1) No início do último capítulo de Footsteps, Richard Holmes volta à ideia da possessão: depois de seu período na Itália, Holmes volta a Londres e começa a escrever a biografia de Shelley, eight hundred pages of it, todos os dias sem parar durante quatorze meses, I was possessed by it, and in the end it became something like an act of exorcism (p. 201). Como já escreveu Roberto Calasso em A literatura e os deuses, a cultura ocidental - justamente pela figura de Sócrates - é marcada desde os primórdios pela ideia da possessão; por outro lado, também já foi dito, a partir de Jacques Derrida, que "o mal de arquivo é uma doença da possessão, da mescla entre o ser e algo que está para além dele".
2) O livro de Holmes está, evidentemente, repleto de visitas aos arquivos. Uma das mais interessantes diz respeito a uma carta de Shelley, que Holmes só pôde ver muito tempo depois dos eventos narrados em Footsteps (de certa forma, portanto, a evocação da visita ao arquivo é também a evocação de um desencaixe da narrativa, uma dimensão out of joint da ficção da biografia tal como montada por Holmes; é precisamente o que faz o arquivo: desestrutura o presente com as energias latentes do passado). Uma das cartas de Shelley para Claire Clairmont, nota Holmes, conta com reticências em um trecho e uma nota editorial que avisa: one line is here erased (p. 159).

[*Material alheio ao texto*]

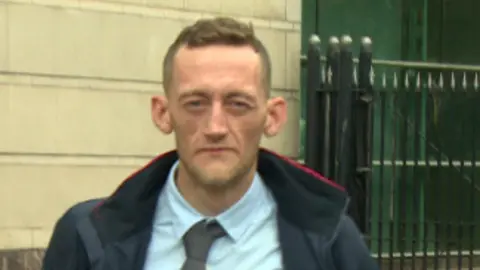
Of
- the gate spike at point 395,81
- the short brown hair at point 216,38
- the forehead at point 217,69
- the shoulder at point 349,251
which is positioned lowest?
the shoulder at point 349,251

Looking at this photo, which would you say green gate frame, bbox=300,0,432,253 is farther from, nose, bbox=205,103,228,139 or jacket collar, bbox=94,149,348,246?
nose, bbox=205,103,228,139

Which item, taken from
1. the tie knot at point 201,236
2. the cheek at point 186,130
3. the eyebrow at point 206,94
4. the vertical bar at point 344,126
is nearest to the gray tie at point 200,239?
the tie knot at point 201,236

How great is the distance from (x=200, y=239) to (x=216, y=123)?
1.02 feet

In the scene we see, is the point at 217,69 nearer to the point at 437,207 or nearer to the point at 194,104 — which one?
the point at 194,104

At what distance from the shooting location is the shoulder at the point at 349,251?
2.10m

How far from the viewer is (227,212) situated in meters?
2.05

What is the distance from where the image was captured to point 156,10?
582 centimetres

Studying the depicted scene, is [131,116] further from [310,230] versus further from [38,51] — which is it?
[310,230]

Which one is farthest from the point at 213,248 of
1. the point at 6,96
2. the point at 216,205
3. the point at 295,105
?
the point at 295,105

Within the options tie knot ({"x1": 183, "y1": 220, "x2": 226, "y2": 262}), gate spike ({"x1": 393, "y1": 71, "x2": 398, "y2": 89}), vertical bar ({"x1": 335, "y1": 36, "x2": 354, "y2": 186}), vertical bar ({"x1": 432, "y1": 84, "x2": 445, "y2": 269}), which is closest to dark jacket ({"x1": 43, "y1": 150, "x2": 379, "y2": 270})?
tie knot ({"x1": 183, "y1": 220, "x2": 226, "y2": 262})

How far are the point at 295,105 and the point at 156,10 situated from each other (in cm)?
142

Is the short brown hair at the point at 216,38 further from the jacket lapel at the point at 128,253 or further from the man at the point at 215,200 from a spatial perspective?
the jacket lapel at the point at 128,253

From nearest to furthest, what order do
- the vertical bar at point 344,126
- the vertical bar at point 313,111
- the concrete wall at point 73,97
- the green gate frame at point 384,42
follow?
the concrete wall at point 73,97 → the vertical bar at point 344,126 → the vertical bar at point 313,111 → the green gate frame at point 384,42

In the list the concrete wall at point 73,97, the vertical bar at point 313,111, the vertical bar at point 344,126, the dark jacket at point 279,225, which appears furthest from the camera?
the vertical bar at point 313,111
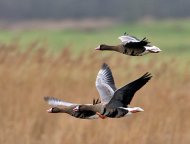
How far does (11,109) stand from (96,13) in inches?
1643

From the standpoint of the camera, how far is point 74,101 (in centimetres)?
946

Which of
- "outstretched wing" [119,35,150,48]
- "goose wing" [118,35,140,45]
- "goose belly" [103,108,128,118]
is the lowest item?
"goose belly" [103,108,128,118]

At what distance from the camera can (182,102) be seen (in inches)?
373

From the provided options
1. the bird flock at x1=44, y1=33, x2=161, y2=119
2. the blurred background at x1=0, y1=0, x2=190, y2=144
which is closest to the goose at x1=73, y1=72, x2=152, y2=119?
the bird flock at x1=44, y1=33, x2=161, y2=119

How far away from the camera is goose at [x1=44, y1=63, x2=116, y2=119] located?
3.88m

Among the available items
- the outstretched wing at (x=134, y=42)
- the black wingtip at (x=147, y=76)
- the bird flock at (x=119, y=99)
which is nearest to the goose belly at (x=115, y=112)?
the bird flock at (x=119, y=99)

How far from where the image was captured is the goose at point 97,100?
3.88 metres

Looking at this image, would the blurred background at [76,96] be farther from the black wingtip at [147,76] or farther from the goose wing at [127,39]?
the black wingtip at [147,76]

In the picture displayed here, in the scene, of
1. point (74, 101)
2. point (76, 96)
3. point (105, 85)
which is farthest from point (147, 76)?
point (76, 96)

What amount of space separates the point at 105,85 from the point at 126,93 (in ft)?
1.02

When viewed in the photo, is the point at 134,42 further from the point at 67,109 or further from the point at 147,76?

3) Pois é justamente esse apagamento que Holmes deve investigar no arquivo - o manuscrito, contudo, estava "na América", escreve ele, na Pforzheimer Library de Nova York; uma vez analisada, a carta de Shelley enviada de Veneza read very differently: as reticências estavam no lugar de uma frase reveladora: Meanwhile forget me & relive not the other thing. A frase está riscada - não se sabe se pela mão de Shelley ou de Claire - e Holmes comenta que The very deletion carries its own implication (uma frase que não só é eliminada no original, mas também na edição - no primeiro registro com um traço e no segundo com reticências -; dentro de uma ausência se esconde outra, de segundo grau, que só o arquivo pode revelar até que ponto estão ligadas e até que ponto conferem um sentido suplementar à carta de Shelley).